Eight years ago I wasn’t aware of the annual celebrations, I just knew I wanted and needed to start my business with this focus. I’m very proud of what I’ve accomplished thus far, but there is so much more work to be done.
To help celebrate and advocate, I’m excited to announce the release of my second book, You@Work. Co-authored with 14 other leading human resource and organizational development experts, You@Work discusses how to unlock human potential in the workplace. My chapter, “Diversity & Inclusion: What’s Food Got to do With it?” explores how an employee’s (or a meeting attendee) productivity, level of participation and feeling of inclusion can be impacted by the food and beverage being offered in the workplace or a meeting.
Doing research for the chapter, I received many stories – good and bad – about how organizations handle dietary needs and how it influences the perceptions of their workplace and their employees’ sense of belonging. When I asked what do you want others to know about your dietary need(s), here are a few of the comments:
“Ridicule from boss (about my allergy to wheat and milk) is unnecessary, but he thinks he’s funny.”

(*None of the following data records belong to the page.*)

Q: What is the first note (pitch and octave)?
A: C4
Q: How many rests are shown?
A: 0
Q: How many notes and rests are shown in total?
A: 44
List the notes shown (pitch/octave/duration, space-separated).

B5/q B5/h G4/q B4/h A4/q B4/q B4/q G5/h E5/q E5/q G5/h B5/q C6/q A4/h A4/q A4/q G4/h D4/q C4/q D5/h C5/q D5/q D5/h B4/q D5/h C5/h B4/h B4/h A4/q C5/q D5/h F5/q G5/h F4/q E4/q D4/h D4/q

“I don’t bring it up because I don’t want to be seen as different.”
“I wish our cafeteria would list ALL ingredients, not just the common allergens. They only list gluten, soy, and dairy, but I can’t eat bell peppers or corn, which frequently get snuck into foods.”
Talking recently with a corporate employment lawyer, I asked about his thoughts on dietary needs in the workplace. He said, “Of course we will provide for them. Just like any disability. Why wouldn’t we?” I am happy he’s on board and believe most employers desire for their employees to feel safe in their work environment, but are we ready to embrace the challenges and the education needed to ensure it?

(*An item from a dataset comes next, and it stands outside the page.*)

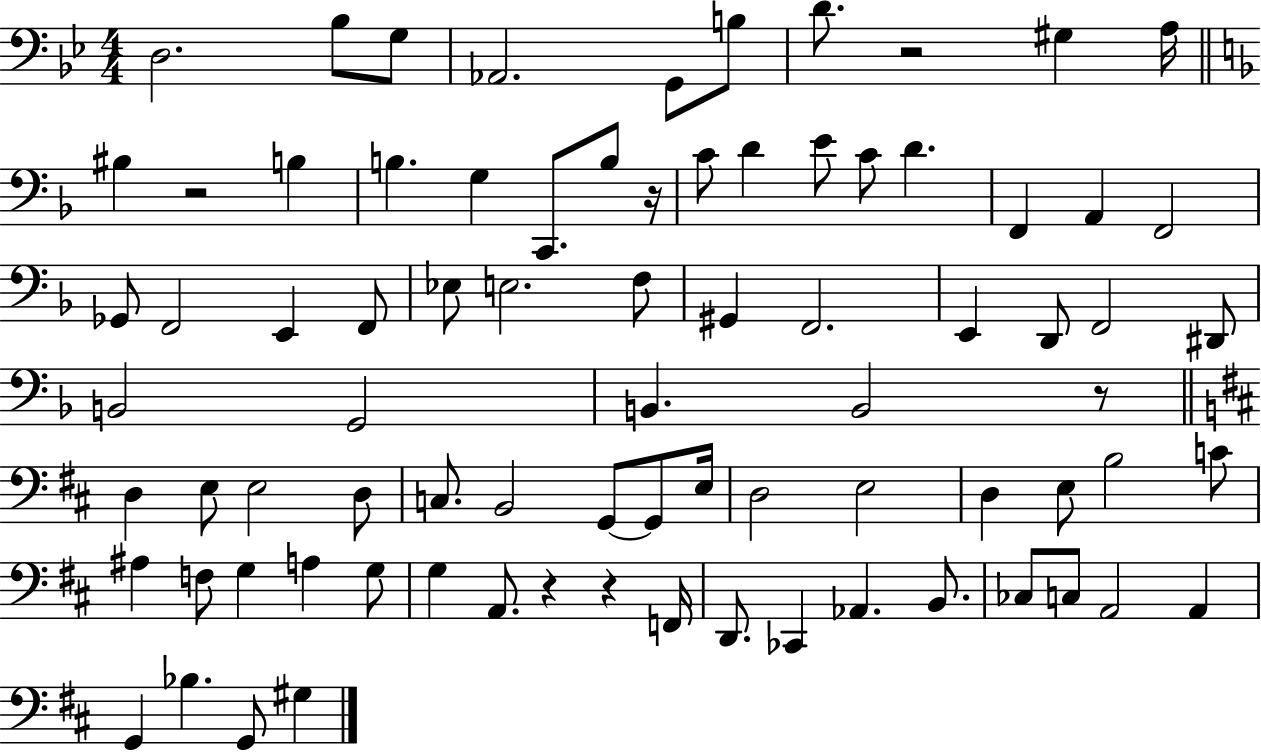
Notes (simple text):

As I enter my ninth year of business, I remain steadfast in my (our) commitment to ensure that we nourish our employees and attendees’ well-being with safe and inclusive food and beverage. The challenges can be met, but it takes continuous education, awareness, empathy and guidelines to create safe and inclusive food and beverage environments.
I’ve said this many times before, some of the best ways to meet the needs of our employees and attendees is to first ask if they have any needs and then clearly and accurately label all food being offered, avoid cross-contamination in the kitchen and the front of the house, and educate and train your staff.